Dan satu hal lagi, isu ini tidak bisa dilepaskan dari upaya war on terrorism and war on radicalism, yang pada hakikatnya adalah war on Islam. Karena sasarannya jelas, hanya kepada muslim yang berusaha taat, serta simbol – simbol Islam lainnya, tak terkecuali masjid. Padahal kalau kita mau jujur, radikalisme dan terorisme bisa terjadi di mana saja, kenapa harus masjid?
Maka, sangat jelas terlihat, agenda ini ada kaitannya dengan upaya untuk terus memerangi Islam, dimana pada akhirnya akan diimplementasikan melalui berbagai produk undang-undang dari hard ke soft power. Jika terorisme terkait dengan fisik, maka radikalisme akan dikaitkan dengan program-program, seperti deradikalisasi dan moderasi beragama, dengan menyusun [ke] berbagai kebijakan yang menjadi payung hukum bagi terealisasinya proyek tersebut.

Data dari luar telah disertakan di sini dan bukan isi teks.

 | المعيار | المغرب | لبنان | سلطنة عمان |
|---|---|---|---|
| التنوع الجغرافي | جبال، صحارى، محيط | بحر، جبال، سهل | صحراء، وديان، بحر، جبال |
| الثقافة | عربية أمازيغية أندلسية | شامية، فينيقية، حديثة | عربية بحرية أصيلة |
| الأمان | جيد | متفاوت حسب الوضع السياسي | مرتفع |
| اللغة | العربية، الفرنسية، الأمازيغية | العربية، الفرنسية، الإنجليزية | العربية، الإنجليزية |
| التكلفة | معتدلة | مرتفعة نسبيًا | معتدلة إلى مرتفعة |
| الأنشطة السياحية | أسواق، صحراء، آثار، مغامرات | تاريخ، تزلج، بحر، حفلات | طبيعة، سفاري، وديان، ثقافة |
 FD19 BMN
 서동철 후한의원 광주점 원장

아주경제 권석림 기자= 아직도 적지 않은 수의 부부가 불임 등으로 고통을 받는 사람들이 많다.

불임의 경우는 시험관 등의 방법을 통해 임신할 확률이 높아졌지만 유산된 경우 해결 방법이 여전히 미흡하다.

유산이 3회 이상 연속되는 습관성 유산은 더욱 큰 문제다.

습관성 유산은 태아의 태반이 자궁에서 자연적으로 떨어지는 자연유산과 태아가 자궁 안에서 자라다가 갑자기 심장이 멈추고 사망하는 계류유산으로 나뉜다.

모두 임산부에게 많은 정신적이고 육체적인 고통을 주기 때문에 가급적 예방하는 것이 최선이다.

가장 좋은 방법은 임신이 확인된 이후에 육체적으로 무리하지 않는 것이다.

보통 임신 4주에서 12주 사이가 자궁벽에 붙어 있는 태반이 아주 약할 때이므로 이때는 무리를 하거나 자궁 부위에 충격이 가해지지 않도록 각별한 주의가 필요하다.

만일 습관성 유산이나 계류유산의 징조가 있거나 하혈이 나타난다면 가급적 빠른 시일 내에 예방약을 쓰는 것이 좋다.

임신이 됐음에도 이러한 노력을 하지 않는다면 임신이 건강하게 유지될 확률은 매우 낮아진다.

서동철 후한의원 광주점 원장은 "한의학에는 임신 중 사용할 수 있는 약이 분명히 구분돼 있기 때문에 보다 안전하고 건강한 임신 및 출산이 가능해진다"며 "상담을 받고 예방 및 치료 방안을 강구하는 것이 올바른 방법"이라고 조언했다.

Oleh karena itu, kaum muslimin tidak boleh diam saja. Kita harus menyampaikan dengan sikap kritis. Jika melihat apa yang tidak sesuai dengan ajaran Islam, maka umat Islam harus bicara. Sebagai bentuk dari apa yang disebut dengan amar ma’ruf nahi mungkar. Masyarakat juga membutuhkan edukasi, sehingga masyarakat tersebut tumbuh kesadaran politik Islam dan mewujudkan Islam yang paripurna. Islam yang bukan hanya sebuah agama spiritual, tetapi juga agama dalam konteks untuk mengatur urusan kehidupan.
Umat Islam harus tetap fokus untuk memperjuangkan tegaknya Islam dan terus melakukan dakwah untuk melanjutkan kehidupan Islam. Karena persoalan yang ada pada kita hari ini, berbagai kerusakan, kesempitan, dan kefasadan terus-menerus terjadi, justru akibat tidak diterapkannya Islam.
Wallahu a’lam bi ash showab.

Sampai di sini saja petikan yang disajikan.